■ Task statement:
Format the lines below as a Markdown table with the columns "Row" and "Line", numbering each row and skipping blank lines. Omit the pictures.

■ Input for this task:
- - -
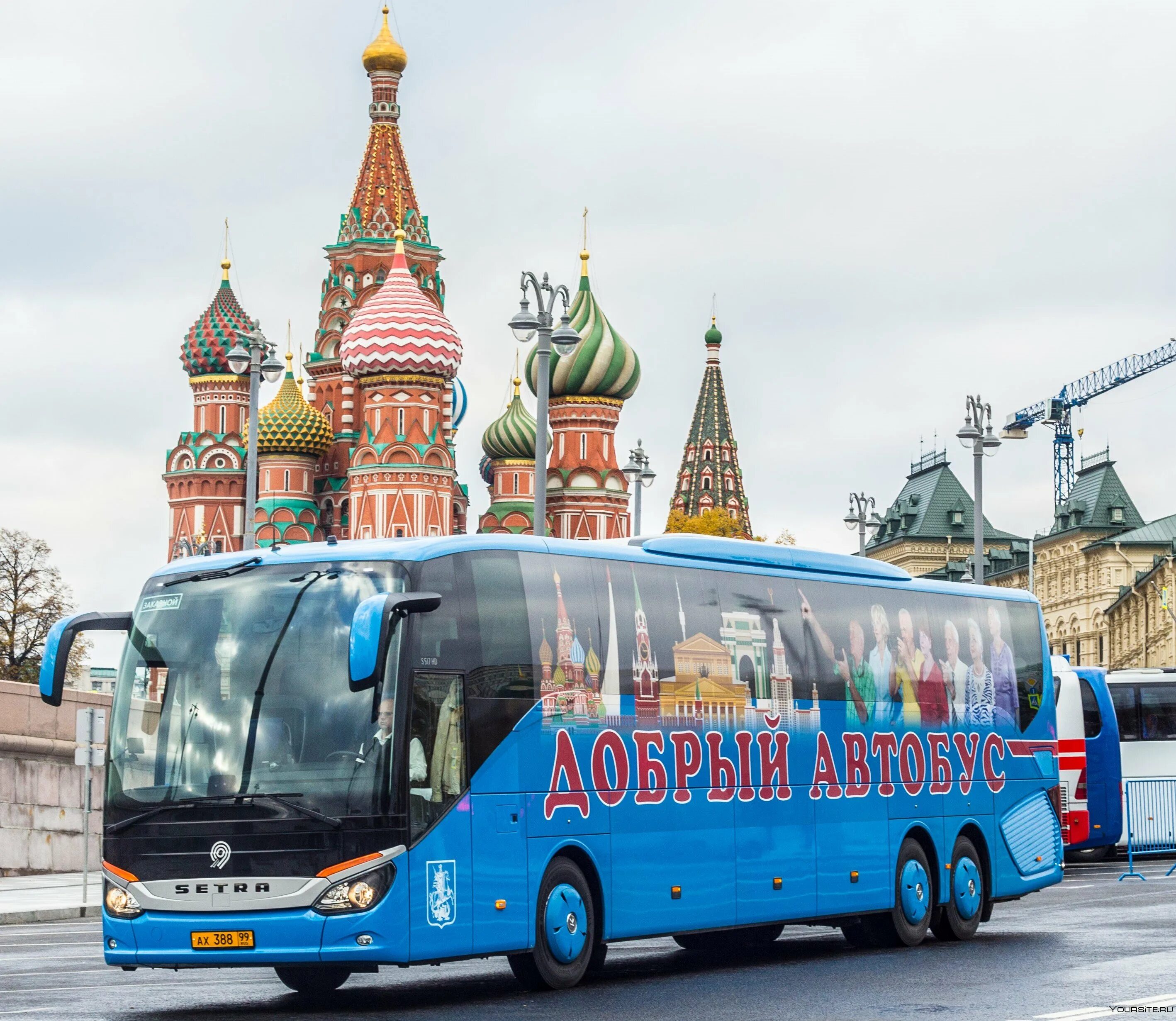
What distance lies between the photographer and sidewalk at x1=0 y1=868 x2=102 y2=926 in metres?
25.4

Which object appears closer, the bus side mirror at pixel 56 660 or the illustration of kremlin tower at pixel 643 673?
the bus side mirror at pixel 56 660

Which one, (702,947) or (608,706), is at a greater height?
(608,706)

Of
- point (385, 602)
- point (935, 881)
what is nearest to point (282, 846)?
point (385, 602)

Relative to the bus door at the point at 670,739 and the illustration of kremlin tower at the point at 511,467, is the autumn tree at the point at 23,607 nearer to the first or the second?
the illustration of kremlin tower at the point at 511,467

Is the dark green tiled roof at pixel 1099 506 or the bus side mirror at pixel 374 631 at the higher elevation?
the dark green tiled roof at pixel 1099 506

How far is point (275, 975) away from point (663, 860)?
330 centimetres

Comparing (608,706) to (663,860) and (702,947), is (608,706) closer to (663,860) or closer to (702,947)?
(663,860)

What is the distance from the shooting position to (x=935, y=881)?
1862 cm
- - -
■ Response for this exercise:
| Row | Line |
|---|---|
| 1 | What distance lies between the photographer and sidewalk at x1=0 y1=868 x2=102 y2=926 in metres? |
| 2 | 25.4 |
| 3 | Which object appears closer, the bus side mirror at pixel 56 660 or the illustration of kremlin tower at pixel 643 673? |
| 4 | the bus side mirror at pixel 56 660 |
| 5 | Which one, (702,947) or (608,706), is at a greater height? |
| 6 | (608,706) |
| 7 | Of |
| 8 | - point (385, 602) |
| 9 | - point (935, 881) |
| 10 | what is nearest to point (282, 846)? |
| 11 | point (385, 602) |
| 12 | Relative to the bus door at the point at 670,739 and the illustration of kremlin tower at the point at 511,467, is the autumn tree at the point at 23,607 nearer to the first or the second? |
| 13 | the illustration of kremlin tower at the point at 511,467 |
| 14 | Is the dark green tiled roof at pixel 1099 506 or the bus side mirror at pixel 374 631 at the higher elevation? |
| 15 | the dark green tiled roof at pixel 1099 506 |
| 16 | How far is point (275, 975) away from point (663, 860)? |
| 17 | 330 centimetres |
| 18 | Comparing (608,706) to (663,860) and (702,947), is (608,706) closer to (663,860) or closer to (702,947)? |
| 19 | (663,860) |
| 20 | What is the distance from the shooting position to (x=935, y=881)? |
| 21 | 1862 cm |